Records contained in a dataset
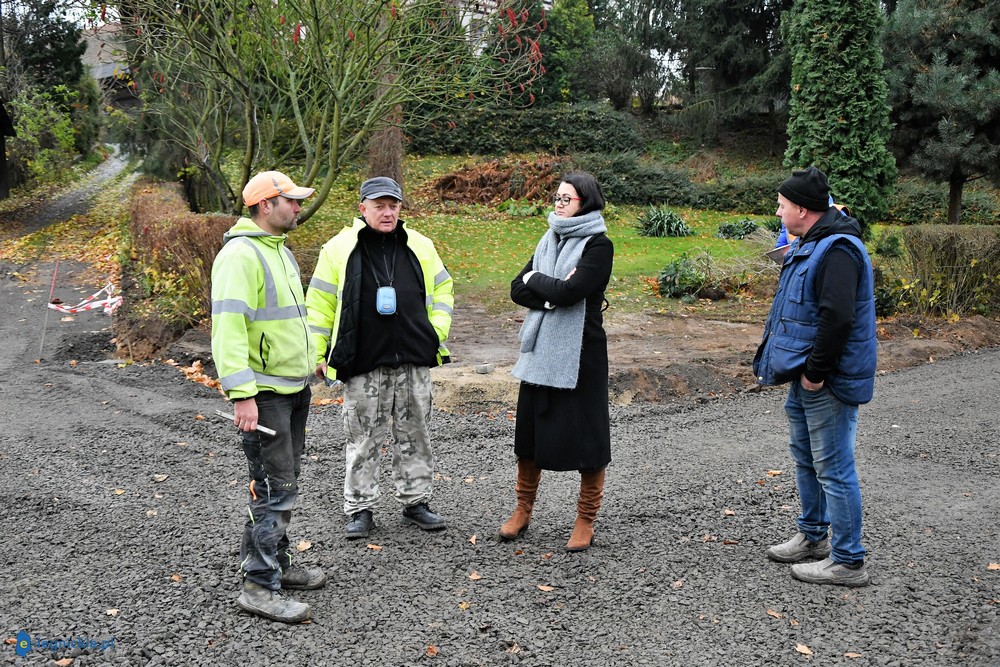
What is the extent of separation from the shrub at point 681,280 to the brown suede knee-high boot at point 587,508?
8.97 metres

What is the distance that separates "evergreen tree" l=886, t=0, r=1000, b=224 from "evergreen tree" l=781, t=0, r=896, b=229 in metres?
0.59

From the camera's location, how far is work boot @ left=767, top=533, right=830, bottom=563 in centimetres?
444

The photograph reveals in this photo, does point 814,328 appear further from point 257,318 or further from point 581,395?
point 257,318

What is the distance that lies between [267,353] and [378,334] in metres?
0.93

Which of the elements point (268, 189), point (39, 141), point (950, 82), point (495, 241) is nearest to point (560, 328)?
point (268, 189)

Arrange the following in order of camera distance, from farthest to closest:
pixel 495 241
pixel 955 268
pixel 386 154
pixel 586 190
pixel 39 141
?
1. pixel 39 141
2. pixel 495 241
3. pixel 386 154
4. pixel 955 268
5. pixel 586 190

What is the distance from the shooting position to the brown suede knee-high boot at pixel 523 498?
185 inches

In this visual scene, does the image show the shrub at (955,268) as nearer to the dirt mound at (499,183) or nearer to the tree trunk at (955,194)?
the tree trunk at (955,194)

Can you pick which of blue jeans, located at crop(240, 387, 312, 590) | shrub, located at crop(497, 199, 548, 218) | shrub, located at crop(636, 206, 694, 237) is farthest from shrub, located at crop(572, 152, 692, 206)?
blue jeans, located at crop(240, 387, 312, 590)

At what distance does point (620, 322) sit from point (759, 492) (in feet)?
19.9

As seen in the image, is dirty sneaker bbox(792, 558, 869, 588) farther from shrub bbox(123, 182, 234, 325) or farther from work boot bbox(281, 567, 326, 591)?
shrub bbox(123, 182, 234, 325)

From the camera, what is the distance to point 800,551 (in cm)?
444

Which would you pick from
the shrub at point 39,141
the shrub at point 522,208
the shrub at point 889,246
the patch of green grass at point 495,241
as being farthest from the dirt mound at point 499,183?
the shrub at point 39,141

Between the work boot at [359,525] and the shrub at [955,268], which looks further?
the shrub at [955,268]
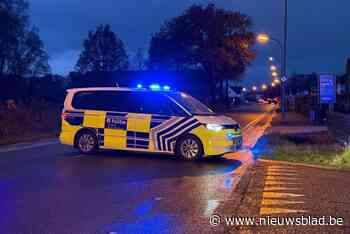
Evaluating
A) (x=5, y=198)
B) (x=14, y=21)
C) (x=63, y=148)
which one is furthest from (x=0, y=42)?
(x=5, y=198)

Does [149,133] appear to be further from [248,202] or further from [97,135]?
[248,202]

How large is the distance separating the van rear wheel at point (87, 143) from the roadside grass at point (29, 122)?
618cm

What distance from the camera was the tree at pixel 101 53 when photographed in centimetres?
8081

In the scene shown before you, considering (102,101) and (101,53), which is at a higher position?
(101,53)

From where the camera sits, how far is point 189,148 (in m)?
13.3

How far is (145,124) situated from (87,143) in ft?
6.43

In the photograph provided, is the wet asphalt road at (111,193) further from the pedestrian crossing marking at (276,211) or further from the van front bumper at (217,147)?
the pedestrian crossing marking at (276,211)

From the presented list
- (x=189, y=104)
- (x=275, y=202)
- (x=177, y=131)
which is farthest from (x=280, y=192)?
(x=189, y=104)

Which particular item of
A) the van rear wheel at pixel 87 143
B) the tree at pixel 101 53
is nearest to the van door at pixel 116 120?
the van rear wheel at pixel 87 143

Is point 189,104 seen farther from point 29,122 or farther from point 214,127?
point 29,122

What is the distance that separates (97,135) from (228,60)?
49487 millimetres

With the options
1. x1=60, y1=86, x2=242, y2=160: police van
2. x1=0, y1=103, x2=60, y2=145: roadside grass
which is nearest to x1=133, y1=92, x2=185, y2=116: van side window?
x1=60, y1=86, x2=242, y2=160: police van

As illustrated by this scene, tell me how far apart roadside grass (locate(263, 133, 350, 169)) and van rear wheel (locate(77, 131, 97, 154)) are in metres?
4.76

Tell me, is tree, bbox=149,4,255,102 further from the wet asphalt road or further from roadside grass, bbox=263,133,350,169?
the wet asphalt road
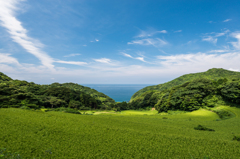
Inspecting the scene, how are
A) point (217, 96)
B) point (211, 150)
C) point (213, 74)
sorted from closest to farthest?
point (211, 150)
point (217, 96)
point (213, 74)

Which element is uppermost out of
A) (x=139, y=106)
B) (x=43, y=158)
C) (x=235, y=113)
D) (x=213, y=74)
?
(x=213, y=74)

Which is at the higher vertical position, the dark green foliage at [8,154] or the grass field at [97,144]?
the dark green foliage at [8,154]

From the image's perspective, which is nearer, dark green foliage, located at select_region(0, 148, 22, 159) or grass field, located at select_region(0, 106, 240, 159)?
dark green foliage, located at select_region(0, 148, 22, 159)

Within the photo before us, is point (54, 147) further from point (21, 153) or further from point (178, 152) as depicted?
point (178, 152)

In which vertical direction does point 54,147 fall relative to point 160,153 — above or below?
above

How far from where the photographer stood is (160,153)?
6512mm

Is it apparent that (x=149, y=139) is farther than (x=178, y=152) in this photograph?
Yes

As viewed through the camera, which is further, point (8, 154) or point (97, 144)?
point (97, 144)

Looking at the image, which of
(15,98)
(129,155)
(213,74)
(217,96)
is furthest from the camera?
(213,74)

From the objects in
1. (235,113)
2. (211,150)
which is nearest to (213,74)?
(235,113)

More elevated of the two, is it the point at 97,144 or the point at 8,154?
the point at 8,154

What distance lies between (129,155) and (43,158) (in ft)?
14.1

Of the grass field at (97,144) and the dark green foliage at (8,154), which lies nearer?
the dark green foliage at (8,154)

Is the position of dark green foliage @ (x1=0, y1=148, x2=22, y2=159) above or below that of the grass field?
above
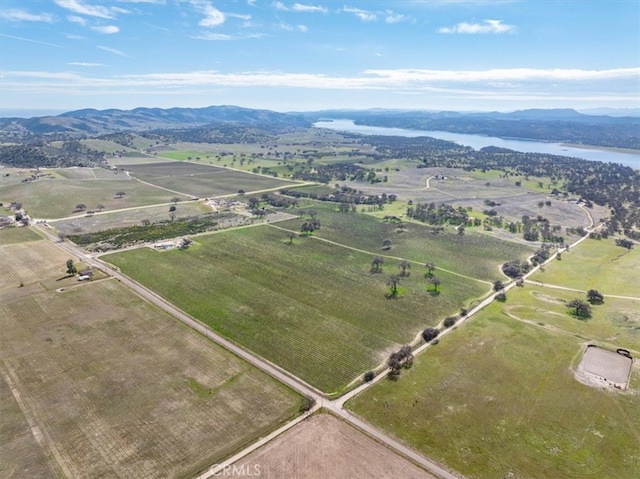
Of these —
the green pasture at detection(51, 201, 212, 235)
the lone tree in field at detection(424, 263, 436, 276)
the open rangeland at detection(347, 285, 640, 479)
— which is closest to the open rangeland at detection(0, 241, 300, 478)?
the open rangeland at detection(347, 285, 640, 479)

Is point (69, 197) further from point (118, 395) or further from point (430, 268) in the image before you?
point (430, 268)

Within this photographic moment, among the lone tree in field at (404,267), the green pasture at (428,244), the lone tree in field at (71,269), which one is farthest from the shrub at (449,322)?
the lone tree in field at (71,269)

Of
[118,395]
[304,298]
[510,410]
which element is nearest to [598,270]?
[510,410]

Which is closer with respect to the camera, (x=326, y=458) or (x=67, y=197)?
(x=326, y=458)

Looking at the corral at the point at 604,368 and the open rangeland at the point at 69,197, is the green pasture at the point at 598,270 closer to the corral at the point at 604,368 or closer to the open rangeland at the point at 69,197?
the corral at the point at 604,368

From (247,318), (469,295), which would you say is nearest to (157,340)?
(247,318)
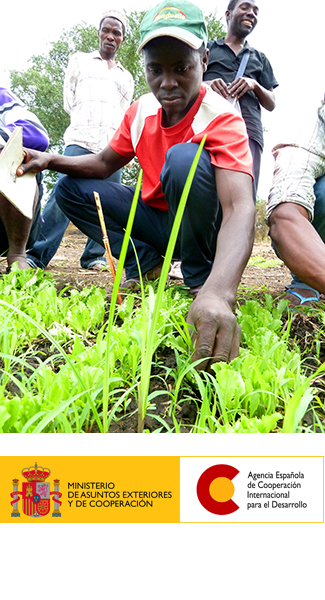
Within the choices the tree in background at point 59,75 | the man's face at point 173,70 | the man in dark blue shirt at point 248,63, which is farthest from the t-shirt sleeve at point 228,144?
the tree in background at point 59,75

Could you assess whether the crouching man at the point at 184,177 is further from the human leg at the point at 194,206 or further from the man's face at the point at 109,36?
the man's face at the point at 109,36

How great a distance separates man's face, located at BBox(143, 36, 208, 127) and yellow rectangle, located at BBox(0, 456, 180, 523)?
4.63 ft

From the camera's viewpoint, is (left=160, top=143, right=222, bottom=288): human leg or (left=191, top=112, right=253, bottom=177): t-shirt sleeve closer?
(left=191, top=112, right=253, bottom=177): t-shirt sleeve

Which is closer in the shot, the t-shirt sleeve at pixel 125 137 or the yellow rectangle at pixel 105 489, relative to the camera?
the yellow rectangle at pixel 105 489

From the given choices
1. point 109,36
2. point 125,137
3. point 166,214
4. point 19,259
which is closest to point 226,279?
point 166,214

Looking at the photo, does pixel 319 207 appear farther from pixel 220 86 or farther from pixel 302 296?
pixel 220 86

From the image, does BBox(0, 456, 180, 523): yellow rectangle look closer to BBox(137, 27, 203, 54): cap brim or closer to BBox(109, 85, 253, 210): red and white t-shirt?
BBox(109, 85, 253, 210): red and white t-shirt

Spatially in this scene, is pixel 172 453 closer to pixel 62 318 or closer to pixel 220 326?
pixel 220 326

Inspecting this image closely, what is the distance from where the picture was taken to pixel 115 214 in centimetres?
232

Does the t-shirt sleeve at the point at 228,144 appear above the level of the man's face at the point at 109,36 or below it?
below

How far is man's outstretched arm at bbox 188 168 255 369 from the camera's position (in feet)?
3.49

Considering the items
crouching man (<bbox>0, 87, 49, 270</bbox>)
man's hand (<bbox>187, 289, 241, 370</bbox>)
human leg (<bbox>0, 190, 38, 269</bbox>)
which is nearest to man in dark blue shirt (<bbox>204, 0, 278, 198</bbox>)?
crouching man (<bbox>0, 87, 49, 270</bbox>)

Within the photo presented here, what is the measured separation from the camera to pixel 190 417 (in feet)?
3.37

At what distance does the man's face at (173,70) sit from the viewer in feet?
5.04
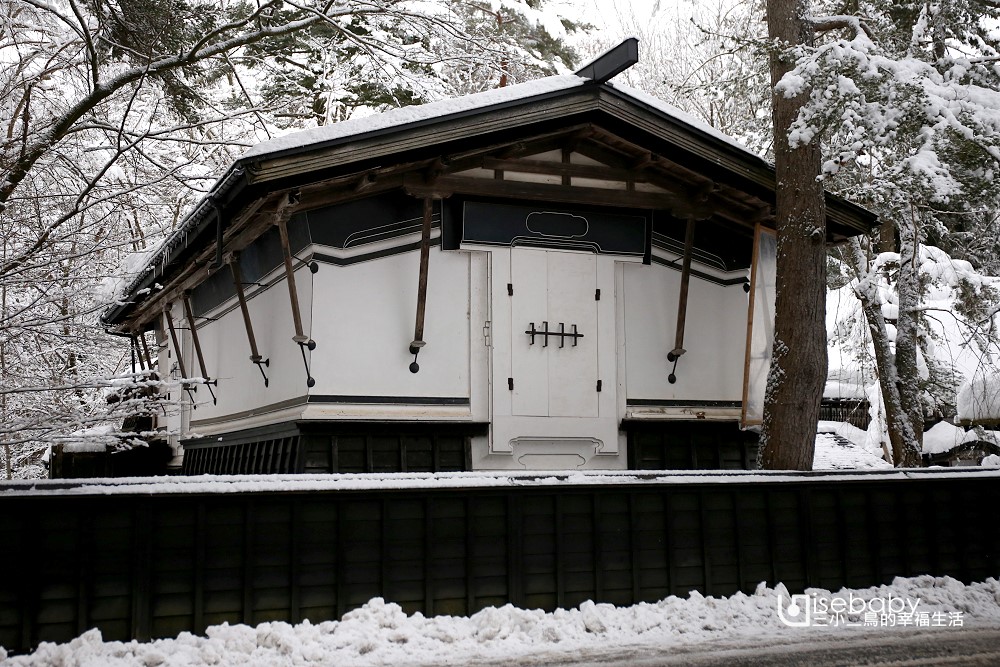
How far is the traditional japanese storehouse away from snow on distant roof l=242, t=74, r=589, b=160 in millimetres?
30

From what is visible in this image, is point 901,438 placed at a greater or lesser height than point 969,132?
lesser

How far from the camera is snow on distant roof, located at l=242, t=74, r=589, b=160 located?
27.0 feet

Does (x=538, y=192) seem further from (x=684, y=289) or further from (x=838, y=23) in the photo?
(x=838, y=23)

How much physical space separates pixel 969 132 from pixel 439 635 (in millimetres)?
6758

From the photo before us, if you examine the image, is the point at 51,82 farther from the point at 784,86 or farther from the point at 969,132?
the point at 969,132

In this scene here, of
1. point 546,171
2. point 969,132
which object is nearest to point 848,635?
point 969,132

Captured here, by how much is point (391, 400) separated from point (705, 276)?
4386 millimetres

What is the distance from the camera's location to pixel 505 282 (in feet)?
33.5

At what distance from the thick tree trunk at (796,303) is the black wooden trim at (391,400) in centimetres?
325

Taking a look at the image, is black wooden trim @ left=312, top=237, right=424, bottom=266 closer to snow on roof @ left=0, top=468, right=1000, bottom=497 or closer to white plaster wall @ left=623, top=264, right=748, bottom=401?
white plaster wall @ left=623, top=264, right=748, bottom=401

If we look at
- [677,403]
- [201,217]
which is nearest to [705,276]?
[677,403]

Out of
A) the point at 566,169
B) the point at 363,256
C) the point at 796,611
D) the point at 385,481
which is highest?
the point at 566,169

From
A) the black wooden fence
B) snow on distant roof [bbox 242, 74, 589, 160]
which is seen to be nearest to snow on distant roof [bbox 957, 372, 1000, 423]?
the black wooden fence

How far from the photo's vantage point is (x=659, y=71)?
1161 inches
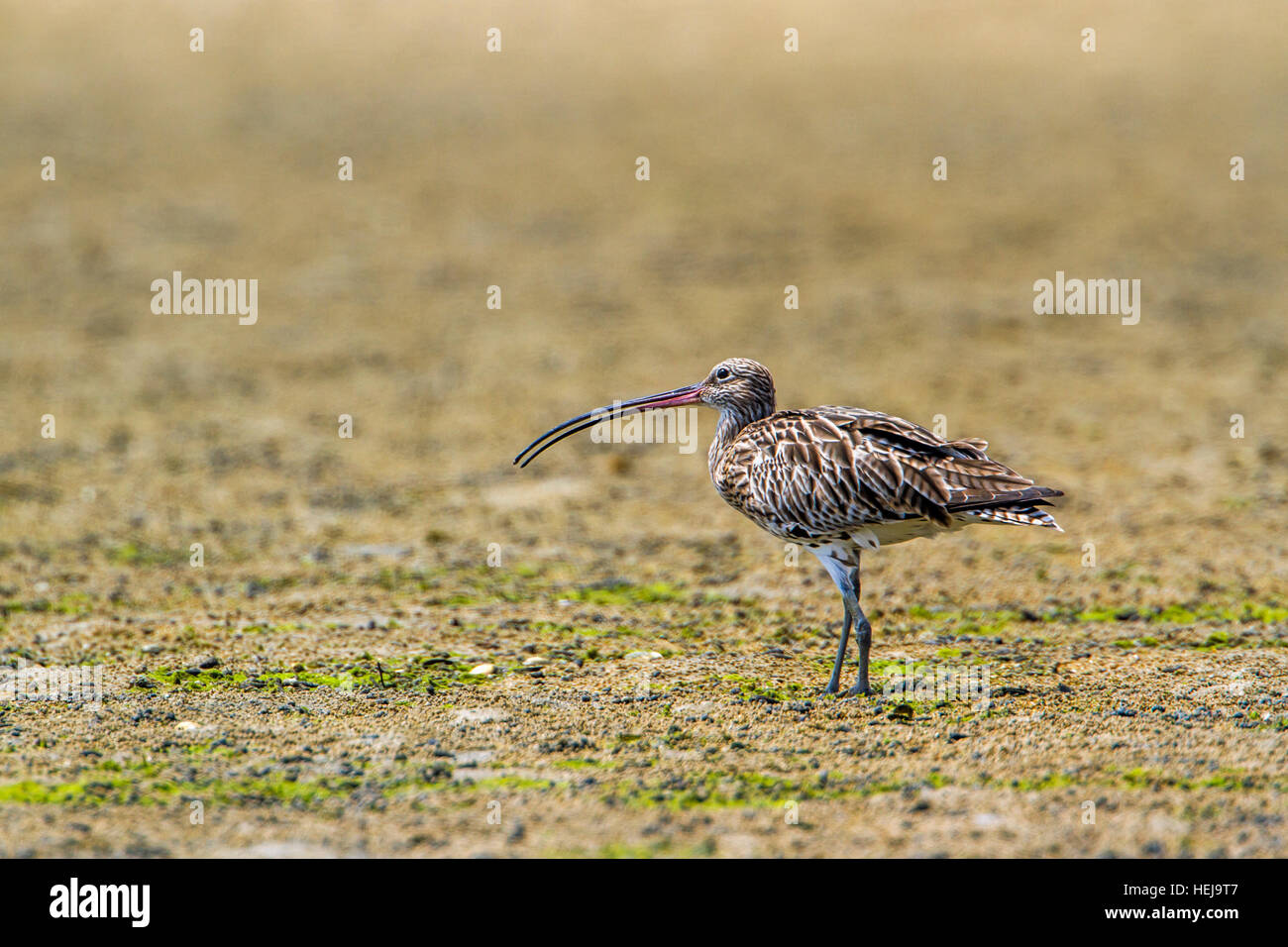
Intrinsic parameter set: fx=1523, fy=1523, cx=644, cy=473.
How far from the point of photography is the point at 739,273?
1755 centimetres

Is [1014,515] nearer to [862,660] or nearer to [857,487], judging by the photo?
[857,487]

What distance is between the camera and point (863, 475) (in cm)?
682

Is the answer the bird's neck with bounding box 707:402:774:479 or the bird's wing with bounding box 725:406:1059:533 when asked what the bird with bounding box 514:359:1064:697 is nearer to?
the bird's wing with bounding box 725:406:1059:533

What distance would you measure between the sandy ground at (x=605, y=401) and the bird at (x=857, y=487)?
688 millimetres

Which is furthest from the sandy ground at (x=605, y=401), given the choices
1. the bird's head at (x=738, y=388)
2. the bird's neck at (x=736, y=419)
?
the bird's head at (x=738, y=388)

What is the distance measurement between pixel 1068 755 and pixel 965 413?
23.0 feet

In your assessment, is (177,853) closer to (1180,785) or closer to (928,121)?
(1180,785)

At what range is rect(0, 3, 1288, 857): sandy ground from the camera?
598 centimetres

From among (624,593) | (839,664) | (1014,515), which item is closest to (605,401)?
(624,593)

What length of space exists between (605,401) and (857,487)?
6755mm

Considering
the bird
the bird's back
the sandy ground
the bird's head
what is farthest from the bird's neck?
the sandy ground

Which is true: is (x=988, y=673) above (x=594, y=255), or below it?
below

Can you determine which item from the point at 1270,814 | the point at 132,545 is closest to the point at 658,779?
the point at 1270,814
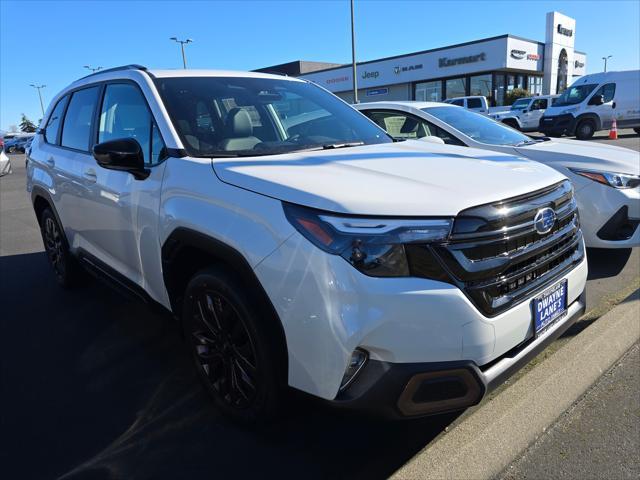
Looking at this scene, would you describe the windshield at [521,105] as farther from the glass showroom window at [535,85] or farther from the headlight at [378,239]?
the headlight at [378,239]

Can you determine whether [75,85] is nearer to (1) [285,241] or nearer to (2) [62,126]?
(2) [62,126]

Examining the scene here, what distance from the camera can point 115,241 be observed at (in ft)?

#### STATED PROBLEM:
From the line that holds "What distance is" to the last line of the records, please copy each line exactly and nothing else. Pictures stay out.

#### RESPONSE TO THIS TASK:
What distance is between the camera and point (863, 475) (in cm)?
682

Is the answer the bird's neck with bounding box 707:402:774:479 or the bird's wing with bounding box 725:406:1059:533 when asked what the bird with bounding box 514:359:1064:697 is nearer to?
the bird's wing with bounding box 725:406:1059:533

What distance would you measure between the sandy ground at (x=605, y=401) and the bird at (x=857, y=487)?
688 millimetres

Which is furthest from the sandy ground at (x=605, y=401), given the choices
1. the bird's head at (x=738, y=388)
2. the bird's neck at (x=736, y=419)
?
the bird's head at (x=738, y=388)

What is the distance measurement between pixel 1068 755 and pixel 965 413?
23.0 feet

In your assessment, is (177,853) closer to (1180,785) or closer to (928,121)?
(1180,785)

At what range is rect(0, 3, 1288, 857): sandy ground from the camera?
598 centimetres

From among (624,593) | (839,664) | (1014,515), which item is closest to (605,401)?
(624,593)

What length of space exists between (605,401) and (857,487)?
6755mm

Considering
the bird
the bird's back
the sandy ground
the bird's head
what is farthest from the bird's neck?
the sandy ground

Which is true: is (x=988, y=673) above (x=594, y=255), or below it?
below

Can you determine which item from the point at 1270,814 | the point at 132,545 is closest to the point at 658,779?
the point at 1270,814
Looking at this scene, would you describe the windshield at [521,105] as farther from the glass showroom window at [535,85] or farther from the headlight at [378,239]?
the headlight at [378,239]

Can you determine whether [75,85] is nearer to (1) [285,241] or nearer to (2) [62,126]?
(2) [62,126]

Examining the scene here, what distance from the camera can point 115,241 be observed at (in ft)?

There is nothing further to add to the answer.